_Activity list_.
1 > In the Pyrenean bear text below, on what date was the last bear of the Western Pyrénées killed?
2 > Please list every bear named in the Pyrenean bear text below.
3 > Does the Pyrenean bear text below agree with each statement? (a) The bears in the Eastern Pyrénées came from Slovenia. (b) Most locals want the bears kept in the mountains. (c) Canelle's two cubs survived the winter. For each, answer yes or no and quote the words that decide it.
** Quoted passage follows **
I know the guy who knows the guy who knows the guy
Yes! I know him, the guy who knows the guy who. . . . (20 times. . . ) who knows the guy who has seen the bear!
If you have the very improbable luck to spot a bear in the Western Pyrénées (and the more improbable luck to make a picture), tell me! Tell the local and international newspapers. . . . !
This local inhabitant WAS very shy and the last one has been (accidently?) killed on November 1st 2004; it was a female named Canelle (Cinnamon), and her two cubs died during the Pyrenean winter. The bear, in the Pyrénées is generally considered as a predator, killing lots of sheep, and since ages the shepherds and their famous Patou dogs fought these beasts. Since the fifties (there were a few tens at the time, their population diminishing rapidly. . . ) the bear is a political issue in Bigorre and Bearn, and conservationists could not convince the locals not to hunt and kill the bears anymore.
Today, there are a small dozen of bears in the Eastern Pyrénées, which have been “imported” from Slovenia, and these are easier to spot, as they are not shy, sometimes cross the roads, come close to villages, provoke accidents, are killed on roads. . . . The majority of locals would like them to be eradicated, but the French government tries to keep the bears there, subsidising a lot the shepherds for their losses. Well, to make it short, the bears you may see are Pyrénéan since 2006, they are named Franska, Havla, Bambou. . . . Government should have taken drastic action long before, and the Pyrénéan bear would still roam in the mountains and sometimes give a big frightening to the hikers!
** End of Quoted passage **
** Given data follows **
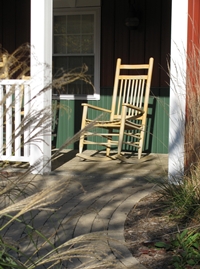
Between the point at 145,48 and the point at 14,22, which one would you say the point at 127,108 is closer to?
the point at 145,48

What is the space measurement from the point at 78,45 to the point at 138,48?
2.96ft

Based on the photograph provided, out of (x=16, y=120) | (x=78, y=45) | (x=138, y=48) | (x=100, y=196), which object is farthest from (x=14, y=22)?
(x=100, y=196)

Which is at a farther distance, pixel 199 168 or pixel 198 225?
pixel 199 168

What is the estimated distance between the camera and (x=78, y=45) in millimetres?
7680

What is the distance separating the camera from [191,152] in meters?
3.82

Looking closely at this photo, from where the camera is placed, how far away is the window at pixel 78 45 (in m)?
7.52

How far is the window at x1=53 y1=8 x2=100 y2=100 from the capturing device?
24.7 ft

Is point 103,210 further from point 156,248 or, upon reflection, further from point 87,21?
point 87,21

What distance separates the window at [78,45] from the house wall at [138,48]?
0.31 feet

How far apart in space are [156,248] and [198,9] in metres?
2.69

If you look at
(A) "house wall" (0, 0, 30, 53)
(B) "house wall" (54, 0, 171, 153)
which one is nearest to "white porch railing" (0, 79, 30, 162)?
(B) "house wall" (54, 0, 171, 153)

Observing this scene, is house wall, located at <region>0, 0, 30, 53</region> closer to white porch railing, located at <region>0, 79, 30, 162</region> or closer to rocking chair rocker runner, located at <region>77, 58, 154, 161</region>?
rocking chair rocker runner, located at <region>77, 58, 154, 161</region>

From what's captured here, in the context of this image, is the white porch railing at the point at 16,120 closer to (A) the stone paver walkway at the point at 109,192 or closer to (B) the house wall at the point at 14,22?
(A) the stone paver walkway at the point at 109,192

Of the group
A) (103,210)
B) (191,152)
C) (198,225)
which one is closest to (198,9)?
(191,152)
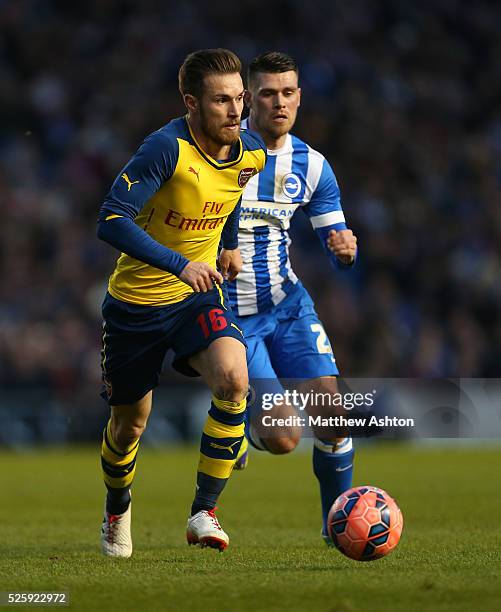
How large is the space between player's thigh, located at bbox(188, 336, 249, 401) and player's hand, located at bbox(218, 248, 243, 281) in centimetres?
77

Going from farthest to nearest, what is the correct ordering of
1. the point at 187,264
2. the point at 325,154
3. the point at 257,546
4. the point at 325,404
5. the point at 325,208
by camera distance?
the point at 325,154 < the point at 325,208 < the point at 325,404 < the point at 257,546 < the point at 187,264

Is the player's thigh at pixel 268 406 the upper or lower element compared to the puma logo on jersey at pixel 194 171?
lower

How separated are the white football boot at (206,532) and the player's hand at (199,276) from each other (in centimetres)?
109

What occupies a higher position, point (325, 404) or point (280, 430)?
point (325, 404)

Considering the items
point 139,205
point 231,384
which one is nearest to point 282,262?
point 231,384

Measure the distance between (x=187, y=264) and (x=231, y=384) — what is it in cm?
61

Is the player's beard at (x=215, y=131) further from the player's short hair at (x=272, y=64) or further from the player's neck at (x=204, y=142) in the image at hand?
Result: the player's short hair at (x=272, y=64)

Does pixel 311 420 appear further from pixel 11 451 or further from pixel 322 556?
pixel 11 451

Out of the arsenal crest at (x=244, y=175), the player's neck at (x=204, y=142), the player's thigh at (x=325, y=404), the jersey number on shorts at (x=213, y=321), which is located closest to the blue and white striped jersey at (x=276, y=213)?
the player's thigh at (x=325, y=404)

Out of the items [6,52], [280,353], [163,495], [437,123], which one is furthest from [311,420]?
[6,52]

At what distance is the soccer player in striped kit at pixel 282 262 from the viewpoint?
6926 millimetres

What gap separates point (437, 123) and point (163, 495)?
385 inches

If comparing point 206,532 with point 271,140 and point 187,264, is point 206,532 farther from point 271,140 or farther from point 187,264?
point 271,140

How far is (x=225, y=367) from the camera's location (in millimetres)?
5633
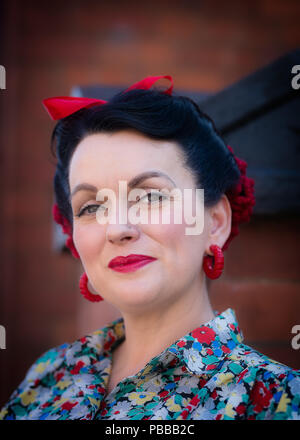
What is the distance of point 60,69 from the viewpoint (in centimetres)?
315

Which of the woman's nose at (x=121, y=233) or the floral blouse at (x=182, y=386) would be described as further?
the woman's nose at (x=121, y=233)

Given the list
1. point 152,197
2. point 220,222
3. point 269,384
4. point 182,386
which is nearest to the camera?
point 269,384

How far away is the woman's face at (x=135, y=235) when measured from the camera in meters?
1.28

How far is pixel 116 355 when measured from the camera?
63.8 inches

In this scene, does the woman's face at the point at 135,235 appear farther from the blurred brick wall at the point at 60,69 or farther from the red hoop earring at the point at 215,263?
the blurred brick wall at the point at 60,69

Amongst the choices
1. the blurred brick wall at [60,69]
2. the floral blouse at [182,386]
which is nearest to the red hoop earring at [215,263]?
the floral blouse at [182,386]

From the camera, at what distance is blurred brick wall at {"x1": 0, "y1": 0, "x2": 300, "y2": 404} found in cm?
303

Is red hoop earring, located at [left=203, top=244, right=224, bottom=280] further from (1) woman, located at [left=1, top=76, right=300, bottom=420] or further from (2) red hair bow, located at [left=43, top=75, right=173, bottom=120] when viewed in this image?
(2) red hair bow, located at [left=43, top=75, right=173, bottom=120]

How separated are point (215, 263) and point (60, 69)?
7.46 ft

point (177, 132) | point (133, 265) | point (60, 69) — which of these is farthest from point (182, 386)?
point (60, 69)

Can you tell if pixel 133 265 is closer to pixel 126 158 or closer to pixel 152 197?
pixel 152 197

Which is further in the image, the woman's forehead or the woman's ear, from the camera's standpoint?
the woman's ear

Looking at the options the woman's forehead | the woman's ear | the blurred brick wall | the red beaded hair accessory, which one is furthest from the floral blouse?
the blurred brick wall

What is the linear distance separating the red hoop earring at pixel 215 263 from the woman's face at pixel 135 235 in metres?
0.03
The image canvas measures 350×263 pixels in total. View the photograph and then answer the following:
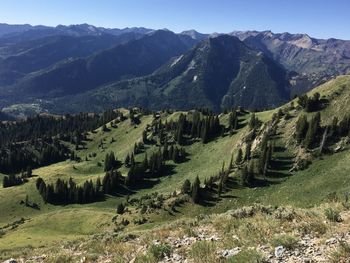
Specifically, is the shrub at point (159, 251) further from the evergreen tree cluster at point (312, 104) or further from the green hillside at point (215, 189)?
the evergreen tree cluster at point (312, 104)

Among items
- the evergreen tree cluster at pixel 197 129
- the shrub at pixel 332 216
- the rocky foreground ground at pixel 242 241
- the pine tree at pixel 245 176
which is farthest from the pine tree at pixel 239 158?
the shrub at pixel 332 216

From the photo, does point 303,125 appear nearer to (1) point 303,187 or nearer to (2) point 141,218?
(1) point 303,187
** End of Given data **
_Results for the exercise_.
1 > November 1st 2004.

2 > Canelle, Franska, Havla, Bambou

3 >
(a) Yes: "which have been “imported” from Slovenia"
(b) No: "The majority of locals would like them to be eradicated"
(c) No: "her two cubs died during the Pyrenean winter"